The three supervisors -- William Newell and David Voth, both field supervisors who managed the program out of the agency’s Phoenix office, and William McMahon, who was the ATF’s deputy director of operations in the West -- are being transferred to Washington for new management positions at the agency’s headquarters, the newspaper reported.
“Until Attorney General (Eric) Holder and Justice Department officials come clean on all alleged gun-walking operations, including a detailed response to allegations of a Texas-based scheme, it is inconceivable to reward those who spearheaded this disastrous operation with cushy desks in Washington,” said Sen. John Cornyn, R-Texas, a member of the Senate Judiciary Committee.
Cornyn sent a letter to Holder last week demanding answers following reports of alleged Texas-based “gun-walking” programs similar to “Fast and Furious.”
Holder insists that he didn’t know about the operation as it was being carried out. But Republican leaders say he should have known.
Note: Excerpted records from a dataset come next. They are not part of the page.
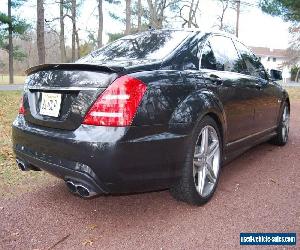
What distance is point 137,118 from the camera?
2768mm

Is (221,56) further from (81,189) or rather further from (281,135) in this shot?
(281,135)

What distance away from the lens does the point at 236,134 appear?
13.6 feet

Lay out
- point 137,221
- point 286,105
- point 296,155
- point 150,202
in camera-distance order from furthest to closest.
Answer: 1. point 286,105
2. point 296,155
3. point 150,202
4. point 137,221

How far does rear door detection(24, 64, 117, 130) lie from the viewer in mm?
2805

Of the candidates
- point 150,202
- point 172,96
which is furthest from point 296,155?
point 172,96

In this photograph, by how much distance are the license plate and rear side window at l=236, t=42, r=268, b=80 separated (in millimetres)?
2578

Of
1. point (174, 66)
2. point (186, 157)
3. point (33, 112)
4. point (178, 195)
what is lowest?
point (178, 195)

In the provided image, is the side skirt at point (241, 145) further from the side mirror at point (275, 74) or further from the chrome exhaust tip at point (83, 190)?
the chrome exhaust tip at point (83, 190)

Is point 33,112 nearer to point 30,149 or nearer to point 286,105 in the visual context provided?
point 30,149

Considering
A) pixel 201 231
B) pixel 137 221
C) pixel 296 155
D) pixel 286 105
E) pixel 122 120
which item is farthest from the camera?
pixel 286 105

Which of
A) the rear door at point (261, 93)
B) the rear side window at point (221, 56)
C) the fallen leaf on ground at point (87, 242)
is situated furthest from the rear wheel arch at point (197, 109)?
the rear door at point (261, 93)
Spokesmen for the ATF did not return phone calls to the newspaper seeking comment.
At a congressional hearing in June, three ATF agents said they were repeatedly ordered to step aside while gun buyers in Arizona walked away with AK-47s and other high-powered weaponry headed for Mexican drug cartels. So far, 20 small-time gun-buyers have been indicted, but the investigation is still under way.
ATF Acting Director Kenneth Melson admitted last month to congressional investigators that his agency, in at least one instance, allowed sales of high-powered weapons without intercepting them -- and he accuses his superiors at the Justice Department of stonewalling Congress to protect political appointees in the scandal over those decisions.
The operation was designed to track small-time gun buyers up to major weapons traffickers along the U.S. border with Mexico. Critics estimate that 1,800 guns targeted in the operation are unaccounted for, and about two-thirds of those probably are in Mexico.